若年層や富裕層の買い物客を呼び込むため、アルタはビヨンセのヘアケアライン「セクレッド」やリアーナの「フェンティースキンボディ」といったセレブ所有のプレミアムレーベルに力を入れ、クロエ・カーダシアンやパリス・ヒルトンを起用したホリデーキャンペーンを展開した。
アルタはまた、昨年、 (link) 英国のハイストリートチェーンSpace NKを買収して英国に進出し、国際的な展開を強化し、成長するスキンケア市場に参入した。
2025年1月に就任したケシア・スティールマン最高経営責任者(CEO)は、「私たちは、世界的な不確実性と潜在的な景気変動が続く環境下での事業展開に留意し、慎重な姿勢を保ちつつも、今後の機会について楽観的な見方をしています」と述べた。
中東情勢の緊迫化は、エネルギー価格の高騰と世界的な海運の混乱を引き起こし、すでに米国でインフレと戦っている消費者への経済的圧迫の懸念を高めている。
特に低・中所得層の買い物客は、限られた予算を食料品などの日常必需品に振り向けるため、自由裁量支出を控えている。
アルタはホリデーシーズンの売上高は予想を上回ったものの、営業利益率は前年の14.8%から12.2%に低下した。
26年度の既存店売上高は2.5%から3.5%の伸びを見込んでおり、25年度の5.4%増から大幅に減少する。
同社はまた、ターゲットTGT.NやウォルマートWMT.Oが美容製品の提供を拡大し、韓国コスメへの需要急増に乗じる中で、激しい競争に直面している。
ザックス・インベストメント・リサーチの株式ストラテジスト、イーサン・フェラー氏は、「アルタ・ビューティが美容専門小売店として圧倒的な地位を占めていることに疑問の余地はないが、セフォラ、アマゾン、そして消費者直販ブランドが同じ消費者の財布を奪い合っている」と述べた。
同氏はまた、「リーダーであるからといって、成長性に対してバリュエーションが高ければ、マルチプル・コンプレッションを免れることはできない」と付け加えた。
先月、エスティローダー (link) EL.Nも、アメリカ大陸での需要低迷を乗り切るため、また、新CEOの下での刷新の一環として、よりプレミアムな価格帯への投資やマーケティング活動の強化を行うため、年間利益が予想を下回ると予想した。

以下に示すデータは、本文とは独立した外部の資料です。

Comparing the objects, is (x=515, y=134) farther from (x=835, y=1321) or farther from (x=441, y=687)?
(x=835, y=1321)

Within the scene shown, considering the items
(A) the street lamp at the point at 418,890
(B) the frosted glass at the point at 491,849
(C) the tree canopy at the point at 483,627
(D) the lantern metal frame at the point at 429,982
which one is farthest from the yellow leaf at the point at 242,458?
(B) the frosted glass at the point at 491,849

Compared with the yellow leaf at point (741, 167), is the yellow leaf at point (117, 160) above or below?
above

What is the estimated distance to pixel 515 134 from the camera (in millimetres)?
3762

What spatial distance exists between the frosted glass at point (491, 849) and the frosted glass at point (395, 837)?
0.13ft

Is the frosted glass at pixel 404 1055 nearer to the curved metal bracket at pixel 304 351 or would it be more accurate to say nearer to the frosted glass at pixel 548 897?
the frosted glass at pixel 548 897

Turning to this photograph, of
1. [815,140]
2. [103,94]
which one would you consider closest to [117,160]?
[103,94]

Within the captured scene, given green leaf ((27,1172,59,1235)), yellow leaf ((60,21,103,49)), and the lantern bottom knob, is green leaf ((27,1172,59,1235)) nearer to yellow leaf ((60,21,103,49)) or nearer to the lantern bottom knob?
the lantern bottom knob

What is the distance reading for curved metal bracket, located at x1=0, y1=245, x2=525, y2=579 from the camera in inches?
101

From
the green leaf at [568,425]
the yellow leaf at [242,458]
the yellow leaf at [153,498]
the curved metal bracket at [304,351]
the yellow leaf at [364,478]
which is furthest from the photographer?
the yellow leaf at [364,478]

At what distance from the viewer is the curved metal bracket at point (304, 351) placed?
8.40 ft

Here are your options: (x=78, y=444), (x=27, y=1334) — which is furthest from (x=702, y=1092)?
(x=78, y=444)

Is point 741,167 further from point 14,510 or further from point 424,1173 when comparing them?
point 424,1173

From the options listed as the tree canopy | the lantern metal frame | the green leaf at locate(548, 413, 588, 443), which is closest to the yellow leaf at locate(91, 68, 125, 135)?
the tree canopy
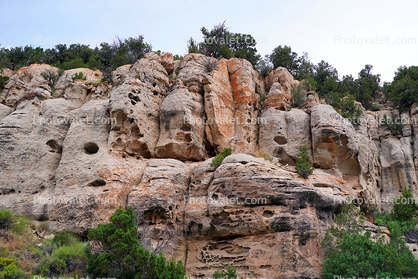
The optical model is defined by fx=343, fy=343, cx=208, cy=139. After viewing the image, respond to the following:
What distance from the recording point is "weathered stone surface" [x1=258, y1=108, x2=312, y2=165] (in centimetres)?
2222

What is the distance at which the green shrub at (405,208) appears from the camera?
21.2m

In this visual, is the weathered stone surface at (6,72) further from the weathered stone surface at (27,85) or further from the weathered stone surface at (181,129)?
the weathered stone surface at (181,129)

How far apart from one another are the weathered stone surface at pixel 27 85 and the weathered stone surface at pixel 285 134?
50.3ft

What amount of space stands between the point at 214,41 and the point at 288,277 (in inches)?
929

LSEGが集計したデータによると、アルタは通期の1株当たり利益を28.05ドルから28.55ドルと予想しており、中間値はアナリスト予想の28.40ドルを下回っている。
モーニングスターのアナリスト、デービッド・スワーツ氏は、報酬や国際展開への投資による経費増が小さな懸念材料だと述べた。
アナリストはまた、木曜日の終値が624.70ドルで、25年に39%上昇したアルタの株価は、四半期報告書を迎えるにあたって割高だったと指摘している。
アルタは年間売上高を6%から7%の伸びと予想したが、アナリストは5.94%の伸びと予想している。